Extrait du document:

▼▼▼

Les Echos, 25 novembre 2014

ENVIRONNEMENT // Trente ans après l'une des pires catastrophes industrielles de l'histoire, avec plus de 20.000 morts, bien peu d'enseignements en ont été tirés.

Patrick de Jacquelot
— Envoyé spécial à Bhopal

Voir le diaporama associé Bhopal en 2014, le diaporama Bhopal en 2009 et l'article A Bhopal, le désastre continue vingt-cinq ans après

Bon anniversaire ! L'été dernier, à quelques mois du trentième anniversaire de la catastrophe survenue à Bhopal, les habitants des quartiers entourant le site de l'usine d'Union Carbide, où avait eu lieu la fuite de gaz, ont enfin vu arriver de l'eau potable fournie au robinet par la ville. Un sacré progrès vu qu'ils avaient l'habitude de boire au mieux de l'eau apportée par camions-citernes, au pire l'eau de la nappe phréatique contaminée. Il ne leur aura finalement fallu attendre que trois décennies après la catastrophe et dix ans seulement après que la Cour suprême indienne a intimé l'ordre aux autorités locales, en 2004, de leur fournir de l'eau potable. En trente ans de luttes acharnées et d'espoirs déçus, les habitants de Bhopal ont appris à se réjouir quand ils obtiennent un petit quelque chose.

▲▲▲

Consignes de l'exercice:
[1] Recopiez le passage de l'article sur Bhopal qui commence à « Bon anniversaire ! L'été » et se termine à « petit quelque chose. ».
[2] Énumérez les différentes eaux que l'article sur Bhopal présente comme bues ou fournies aux habitants des quartiers proches de l'usine.
[3] D'après l'article sur Bhopal, pourquoi l'arrivée de l'eau potable au robinet constitue-t-elle un progrès considérable pour les habitants ?
Les données proviennent d'une source autre que l'article sur Bhopal.

Données fournies:
▼▼▼

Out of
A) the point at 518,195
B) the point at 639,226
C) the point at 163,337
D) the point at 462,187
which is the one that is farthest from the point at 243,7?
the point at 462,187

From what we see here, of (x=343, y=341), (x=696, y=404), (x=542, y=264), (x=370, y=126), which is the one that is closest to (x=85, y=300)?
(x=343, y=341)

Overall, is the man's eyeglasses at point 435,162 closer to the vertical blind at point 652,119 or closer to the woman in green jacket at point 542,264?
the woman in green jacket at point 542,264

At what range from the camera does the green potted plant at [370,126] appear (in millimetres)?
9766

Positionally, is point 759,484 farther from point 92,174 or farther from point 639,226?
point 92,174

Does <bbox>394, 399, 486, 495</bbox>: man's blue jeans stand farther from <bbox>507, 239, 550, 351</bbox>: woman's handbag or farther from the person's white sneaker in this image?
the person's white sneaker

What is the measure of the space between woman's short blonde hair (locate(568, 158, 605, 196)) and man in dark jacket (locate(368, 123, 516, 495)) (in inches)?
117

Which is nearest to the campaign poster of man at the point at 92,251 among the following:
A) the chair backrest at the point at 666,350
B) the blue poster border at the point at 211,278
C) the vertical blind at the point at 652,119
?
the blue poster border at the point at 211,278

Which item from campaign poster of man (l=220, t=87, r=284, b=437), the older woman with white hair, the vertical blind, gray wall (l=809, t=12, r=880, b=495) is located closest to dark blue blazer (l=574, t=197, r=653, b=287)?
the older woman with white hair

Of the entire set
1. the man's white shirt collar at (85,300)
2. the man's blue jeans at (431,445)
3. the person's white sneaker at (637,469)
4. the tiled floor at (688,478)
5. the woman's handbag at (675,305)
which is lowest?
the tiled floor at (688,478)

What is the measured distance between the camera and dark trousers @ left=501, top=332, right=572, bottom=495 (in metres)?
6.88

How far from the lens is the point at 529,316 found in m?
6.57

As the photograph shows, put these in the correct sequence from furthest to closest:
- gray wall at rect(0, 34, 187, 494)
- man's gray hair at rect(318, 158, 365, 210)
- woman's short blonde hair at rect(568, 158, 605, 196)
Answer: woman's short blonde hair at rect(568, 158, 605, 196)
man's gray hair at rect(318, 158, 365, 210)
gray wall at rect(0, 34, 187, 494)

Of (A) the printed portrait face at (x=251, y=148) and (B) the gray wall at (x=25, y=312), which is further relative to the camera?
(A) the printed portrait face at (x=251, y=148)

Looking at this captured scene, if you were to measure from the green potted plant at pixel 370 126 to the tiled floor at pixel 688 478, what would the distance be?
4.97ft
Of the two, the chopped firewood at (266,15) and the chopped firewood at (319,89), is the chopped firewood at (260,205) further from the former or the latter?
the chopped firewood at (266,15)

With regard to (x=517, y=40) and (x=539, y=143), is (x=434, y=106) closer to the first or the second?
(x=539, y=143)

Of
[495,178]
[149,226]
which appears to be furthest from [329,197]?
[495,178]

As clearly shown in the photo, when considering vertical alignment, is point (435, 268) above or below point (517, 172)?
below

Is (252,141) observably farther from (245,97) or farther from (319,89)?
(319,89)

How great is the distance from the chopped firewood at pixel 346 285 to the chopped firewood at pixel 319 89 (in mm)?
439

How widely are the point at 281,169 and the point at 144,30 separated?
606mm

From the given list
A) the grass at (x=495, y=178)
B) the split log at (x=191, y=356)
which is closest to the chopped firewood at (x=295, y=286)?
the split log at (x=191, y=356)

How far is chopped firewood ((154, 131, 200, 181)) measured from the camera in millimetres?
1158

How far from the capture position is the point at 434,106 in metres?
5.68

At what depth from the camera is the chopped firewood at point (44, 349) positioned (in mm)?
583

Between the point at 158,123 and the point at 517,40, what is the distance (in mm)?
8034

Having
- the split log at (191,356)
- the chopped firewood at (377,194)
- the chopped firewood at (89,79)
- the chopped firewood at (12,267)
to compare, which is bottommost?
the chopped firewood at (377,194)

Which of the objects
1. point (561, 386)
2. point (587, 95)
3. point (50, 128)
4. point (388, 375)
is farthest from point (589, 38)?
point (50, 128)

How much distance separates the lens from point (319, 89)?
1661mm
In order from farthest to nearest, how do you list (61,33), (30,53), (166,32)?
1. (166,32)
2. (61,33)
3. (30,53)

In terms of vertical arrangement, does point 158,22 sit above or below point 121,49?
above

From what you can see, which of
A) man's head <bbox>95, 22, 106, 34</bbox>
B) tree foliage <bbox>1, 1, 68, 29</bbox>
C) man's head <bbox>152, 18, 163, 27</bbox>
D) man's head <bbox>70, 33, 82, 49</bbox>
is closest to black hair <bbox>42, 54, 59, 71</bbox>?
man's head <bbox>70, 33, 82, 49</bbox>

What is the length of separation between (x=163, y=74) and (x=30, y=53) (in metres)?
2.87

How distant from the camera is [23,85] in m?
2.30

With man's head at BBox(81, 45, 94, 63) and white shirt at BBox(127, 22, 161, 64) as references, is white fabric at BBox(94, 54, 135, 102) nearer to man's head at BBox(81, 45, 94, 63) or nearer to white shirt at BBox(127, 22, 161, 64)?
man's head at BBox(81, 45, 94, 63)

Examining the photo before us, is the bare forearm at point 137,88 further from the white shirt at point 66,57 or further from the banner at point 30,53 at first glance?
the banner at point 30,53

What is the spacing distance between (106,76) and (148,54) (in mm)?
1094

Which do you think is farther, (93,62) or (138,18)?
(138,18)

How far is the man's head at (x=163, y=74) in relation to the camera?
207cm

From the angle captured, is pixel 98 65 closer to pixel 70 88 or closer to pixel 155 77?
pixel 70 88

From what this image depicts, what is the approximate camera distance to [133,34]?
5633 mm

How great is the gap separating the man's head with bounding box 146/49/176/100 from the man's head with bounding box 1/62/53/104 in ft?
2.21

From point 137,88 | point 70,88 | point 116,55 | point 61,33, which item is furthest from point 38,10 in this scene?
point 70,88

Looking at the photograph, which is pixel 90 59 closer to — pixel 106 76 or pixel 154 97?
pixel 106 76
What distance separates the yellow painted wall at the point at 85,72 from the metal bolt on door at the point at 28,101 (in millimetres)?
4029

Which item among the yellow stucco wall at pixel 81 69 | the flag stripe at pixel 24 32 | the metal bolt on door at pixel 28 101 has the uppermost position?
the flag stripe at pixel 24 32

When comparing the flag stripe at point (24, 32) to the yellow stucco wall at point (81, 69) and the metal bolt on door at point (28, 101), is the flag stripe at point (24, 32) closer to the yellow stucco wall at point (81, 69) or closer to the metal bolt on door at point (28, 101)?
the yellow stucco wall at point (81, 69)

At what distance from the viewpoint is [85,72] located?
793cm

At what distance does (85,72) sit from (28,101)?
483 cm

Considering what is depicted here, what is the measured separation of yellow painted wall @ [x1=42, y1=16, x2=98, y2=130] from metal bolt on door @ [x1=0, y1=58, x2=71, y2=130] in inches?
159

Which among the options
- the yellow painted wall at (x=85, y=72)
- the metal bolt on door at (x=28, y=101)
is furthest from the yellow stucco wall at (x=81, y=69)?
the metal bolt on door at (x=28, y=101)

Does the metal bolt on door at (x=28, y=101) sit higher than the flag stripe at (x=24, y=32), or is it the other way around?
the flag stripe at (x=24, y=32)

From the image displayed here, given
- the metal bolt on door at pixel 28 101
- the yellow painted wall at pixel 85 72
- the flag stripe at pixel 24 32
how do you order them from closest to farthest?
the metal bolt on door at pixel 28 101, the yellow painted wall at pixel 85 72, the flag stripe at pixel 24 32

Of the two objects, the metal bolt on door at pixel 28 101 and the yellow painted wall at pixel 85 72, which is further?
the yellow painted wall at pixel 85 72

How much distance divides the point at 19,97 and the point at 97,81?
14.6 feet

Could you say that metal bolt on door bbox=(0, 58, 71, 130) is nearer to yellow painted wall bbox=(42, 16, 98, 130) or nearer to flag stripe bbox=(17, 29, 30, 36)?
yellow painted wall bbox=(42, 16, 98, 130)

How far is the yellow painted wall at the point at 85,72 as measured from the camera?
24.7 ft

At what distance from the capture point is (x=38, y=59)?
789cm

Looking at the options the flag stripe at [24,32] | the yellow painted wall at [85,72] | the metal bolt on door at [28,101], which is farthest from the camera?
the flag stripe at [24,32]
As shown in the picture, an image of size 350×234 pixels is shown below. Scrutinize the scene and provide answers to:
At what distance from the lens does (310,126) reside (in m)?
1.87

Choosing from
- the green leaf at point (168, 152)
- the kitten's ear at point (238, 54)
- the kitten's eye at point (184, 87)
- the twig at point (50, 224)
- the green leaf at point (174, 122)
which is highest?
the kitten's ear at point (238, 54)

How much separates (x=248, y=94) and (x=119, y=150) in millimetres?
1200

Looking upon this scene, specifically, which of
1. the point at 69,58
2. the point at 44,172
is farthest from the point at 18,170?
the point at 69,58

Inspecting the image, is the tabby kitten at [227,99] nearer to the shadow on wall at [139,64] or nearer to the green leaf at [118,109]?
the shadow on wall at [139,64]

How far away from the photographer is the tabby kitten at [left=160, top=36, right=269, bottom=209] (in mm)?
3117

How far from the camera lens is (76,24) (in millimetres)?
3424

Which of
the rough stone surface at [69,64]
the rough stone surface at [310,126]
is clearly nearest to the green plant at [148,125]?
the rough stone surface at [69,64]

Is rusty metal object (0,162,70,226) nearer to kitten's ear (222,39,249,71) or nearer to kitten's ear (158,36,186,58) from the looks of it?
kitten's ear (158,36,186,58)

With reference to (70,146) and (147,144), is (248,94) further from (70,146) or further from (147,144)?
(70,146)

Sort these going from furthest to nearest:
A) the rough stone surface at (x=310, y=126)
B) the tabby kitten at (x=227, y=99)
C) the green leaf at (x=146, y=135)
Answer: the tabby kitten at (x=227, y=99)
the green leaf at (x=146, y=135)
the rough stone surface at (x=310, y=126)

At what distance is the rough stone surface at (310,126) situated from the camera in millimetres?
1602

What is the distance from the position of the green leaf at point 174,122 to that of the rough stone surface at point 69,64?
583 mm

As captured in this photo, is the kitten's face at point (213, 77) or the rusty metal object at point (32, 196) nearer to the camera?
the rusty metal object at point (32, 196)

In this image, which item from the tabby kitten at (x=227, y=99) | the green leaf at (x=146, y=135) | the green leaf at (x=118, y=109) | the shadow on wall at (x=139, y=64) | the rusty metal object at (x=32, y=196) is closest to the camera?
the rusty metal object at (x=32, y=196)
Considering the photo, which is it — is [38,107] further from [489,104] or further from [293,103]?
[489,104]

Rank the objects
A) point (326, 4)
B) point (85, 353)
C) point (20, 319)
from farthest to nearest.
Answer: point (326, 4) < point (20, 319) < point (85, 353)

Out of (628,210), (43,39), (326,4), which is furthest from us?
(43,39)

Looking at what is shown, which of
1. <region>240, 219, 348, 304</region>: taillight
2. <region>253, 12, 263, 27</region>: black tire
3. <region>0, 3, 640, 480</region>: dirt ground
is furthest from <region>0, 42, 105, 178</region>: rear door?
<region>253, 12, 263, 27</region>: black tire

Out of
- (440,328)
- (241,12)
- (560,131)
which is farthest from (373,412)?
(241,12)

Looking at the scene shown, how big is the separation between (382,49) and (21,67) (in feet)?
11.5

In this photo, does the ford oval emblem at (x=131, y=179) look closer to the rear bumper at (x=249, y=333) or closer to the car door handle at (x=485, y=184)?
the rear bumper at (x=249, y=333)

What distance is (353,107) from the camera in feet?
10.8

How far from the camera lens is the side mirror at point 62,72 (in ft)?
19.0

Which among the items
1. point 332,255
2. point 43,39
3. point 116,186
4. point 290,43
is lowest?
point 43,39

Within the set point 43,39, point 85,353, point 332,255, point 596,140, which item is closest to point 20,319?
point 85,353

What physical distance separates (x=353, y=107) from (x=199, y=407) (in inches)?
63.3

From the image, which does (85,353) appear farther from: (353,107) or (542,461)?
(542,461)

▲▲▲

Corrigé par tâche:
[1]
Bon anniversaire ! L'été dernier, à quelques mois du trentième anniversaire de la catastrophe survenue à Bhopal, les habitants des quartiers entourant le site de l'usine d'Union Carbide, où avait eu lieu la fuite de gaz, ont enfin vu arriver de l'eau potable fournie au robinet par la ville. Un sacré progrès vu qu'ils avaient l'habitude de boire au mieux de l'eau apportée par camions-citernes, au pire l'eau de la nappe phréatique contaminée. Il ne leur aura finalement fallu attendre que trois décennies après la catastrophe et dix ans seulement après que la Cour suprême indienne a intimé l'ordre aux autorités locales, en 2004, de leur fournir de l'eau potable. En trente ans de luttes acharnées et d'espoirs déçus, les habitants de Bhopal ont appris à se réjouir quand ils obtiennent un petit quelque chose.

[2]
- l'eau potable fournie au robinet par la ville
- l'eau apportée par camions-citernes
- l'eau de la nappe phréatique contaminée

[3] Jusque-là, les habitants buvaient au mieux de l'eau apportée par camions-citernes. Au pire, ils buvaient l'eau de la nappe phréatique contaminée.